Good to hear the driver is better contact, now you can focus on the iron heel shot as the worst miss confidently.
The low point bowling alley is drill to help you calibrate the club movement. For some golfers, calibration drills work to fix problems without getting too technical, but some people need more direct ways to influence the movement. If you are bending your arm to hit the inside line, then you caught yourself cheating and need to focus on the inside line with weight shift or posture.
Looking at your swing for heel contact, it looks like you set up toward your heels too much, so your armpit is more over the back half of your foot instead of over the balls of your feet. This oftentimes causes the body to move forward as it seeks the balance of the foot. Moving forward toward the toes is a big culprit for heel contact.
Try this drill and then use this idea of weight shift (instead of arm bend) to do the bowling alley drill.

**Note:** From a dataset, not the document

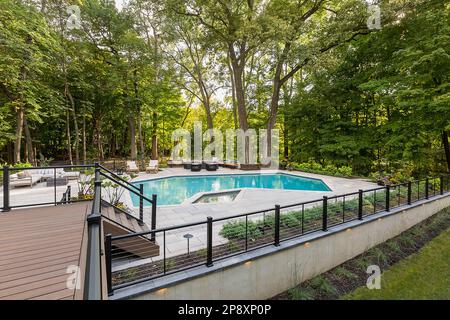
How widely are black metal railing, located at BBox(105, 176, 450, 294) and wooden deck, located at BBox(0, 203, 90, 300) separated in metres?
0.53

https://www.golfsmartacademy.com/golf-instruction/heel-toe-awareness-alignment-stick/
The reason I'm not sold on the over the top causing the heel hits is because the two shaft parallel checkpoints (good for approximating path) don't show a big over the top move. Usually an over the top heel shot would have the club outside the target line before contact, and your club doesn't get there.
Glad you're enjoying the process. Being your own coach doesn't mean you're alone in this. Just that you have the final say and have to own the solutions!